I rode to Massilia the following day, spent the afternoon going round the tileworks and potteries. Everywhere I was met with blank stares or knowing shakes of the head. Eventually I found a place willing, for a price, to supply what I wanted. The price seemed exorbitant and I said so, but there was no choice: I made a down payment on the spot, arranged to come back and examine the pipes before they were fired. A month later the first batch was completed; I rode back to the gully at the head of the motley labour force I had managed to recruit, eager to begin the work at once.
I had no experience of engineering on this scale, and no real idea how to set about the job. As a first stage I decided to cut a channel on a line between the broken ends of the aqueduct, wide and deep enough to lay my pipes. The work progressed slowly; waggon after waggon rolled to the valley edge, shed its load of piping and trundled away. By the time the last consignment was delivered the line had crept to the valley floor. I left the work to supervise the construction of the cisterns. To line them I had stone hauled from the valley bottom. Later I would roof them with slabs of stone or timber; they would serve as useful filters, trapping any sediment from the lake.

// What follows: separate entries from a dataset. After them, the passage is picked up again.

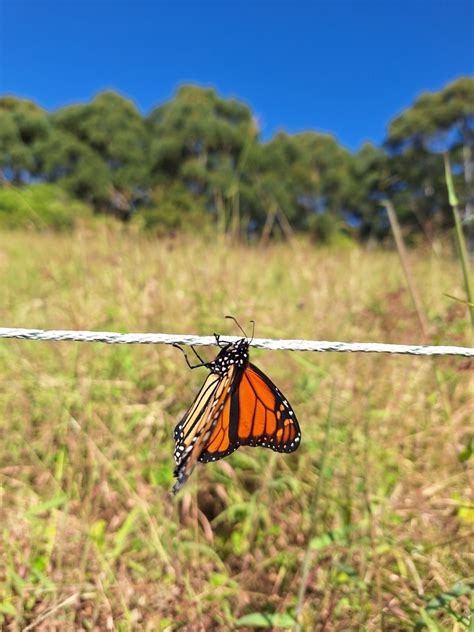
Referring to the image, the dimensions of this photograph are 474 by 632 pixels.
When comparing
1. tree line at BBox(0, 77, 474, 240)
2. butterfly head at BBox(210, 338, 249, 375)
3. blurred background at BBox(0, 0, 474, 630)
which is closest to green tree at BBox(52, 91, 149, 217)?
tree line at BBox(0, 77, 474, 240)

Meanwhile the pipeline was nearing completion. Its appearance did little to improve my confidence. The straight trench I had intended had proved impracticable due to the rocky nature of the ground; the thing straggled across the valley floor like a broken-backed snake. Over the last few yards the pipe climbed with increasing steepness. I caught the grins on the faces of the workers as they went stolidly on with their task. If this mad young Roman was prepared to pay good silver for their services they were willing to accommodate him, but the day water flowed uphill, I gathered, the sun could also be expected to reverse its motion in the sky.
Baudio presented himself bright and early on the morning the channels were finally due to be linked, to ensure himself a good vantage point at the fiasco that would doubtless follow. The aqueduct had been dammed where it left the lake; I stationed a party there with orders to remove the plug as and when I was ready. To communicate with them I set up a chain of signallers; when all was finally prepared I waved to the first, saw him pass the message on. At the lake they would be digging out the last of the clay that held the water back; I waited anxiously till a signal told me the flow had reached the northern cistern, which was filling. Tension grew as the level climbed towards the lip of the pipe. It reached it finally, and poured down.
At my end the supply announced its imminence by a curious hissing and roaring. Air sighed from the pipe; the workmen craned their necks; but it took a Baudio to leap into the sump, apply his eye to the orifice in an attempt to divine the source of the noise. The resulting jet bowled him completely off his feet; he was hauled from the pit half-drowned as the water rose rapidly to the sill. Within minutes it was gurgling off to the south, and I signalled anxiously for the channel to be blocked again. Until it had cleansed itself, the aqueduct must be diverted at the mine; I had no intention of letting the dirt and filth from ten miles of channel swirl into my baths.